▶ Document text

▼▼▼

Was it really 30 plus years ago when I was asked to pick a profession for my high school 2 week work experience ?
Already too tall for airline stewardess and harboring way too much energy to sit in an office for more than two minutes, my mind started working on how I could turn this situation into a money making scheme so that I could start traveling.
I declared that I would like to spend 2 weeks in the kitchen at "Sevens Wine Bar " This trendy restaurant in downtown Farnham, Surrey was the hub for local business men & women as well as a social haven for young players literally lapping up the wine bar scene.
Run by a savvy & gregarious entrepreneur Tony Green, Sevens was on the "Nouveau Beaujolais run" which meant that once a year, on the third Thursday of November, almost immediately after bottling, the new vintage of Beaujolais wine was raced across the British Channel by boat or by plane to be poured and guzzled in wine bars through the British Isles.
It was of course sent all over the world but the proximity of England to France made it even more exciting.
Barely in my teens at this time,and although I was already enjoying the occasional pint of hard cider or jug of my fathers home made brew, I was not allowed to drink the wine at Sevens,
I did however get caught up in the excitement and the buzz afforded this quaffable if unsophisticated beverage.

▲▲▲

▶ Supplied records
▼▼▼

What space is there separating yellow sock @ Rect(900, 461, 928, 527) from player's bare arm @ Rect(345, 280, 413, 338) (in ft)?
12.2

▲▲▲
▼▼▼

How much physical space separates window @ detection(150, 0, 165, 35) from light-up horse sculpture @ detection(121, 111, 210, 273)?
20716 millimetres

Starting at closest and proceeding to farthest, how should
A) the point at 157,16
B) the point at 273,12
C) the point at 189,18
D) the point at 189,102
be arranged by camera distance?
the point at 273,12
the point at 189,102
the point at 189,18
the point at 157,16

▲▲▲

▶ Task set
1. Update the Sevens Wine Bar text from "Was it really" up to and including "could start traveling.", changing "airline stewardess" to "flight attendant".
2. According to the Sevens Wine Bar text, on what day each year was the new Beaujolais vintage raced across to Britain?

▶ Answers to the exercise
1.
Was it really 30 plus years ago when I was asked to pick a profession for my high school 2 week work experience ?
Already too tall for flight attendant and harboring way too much energy to sit in an office for more than two minutes, my mind started working on how I could turn this situation into a money making scheme so that I could start traveling.

2. The third Thursday of November.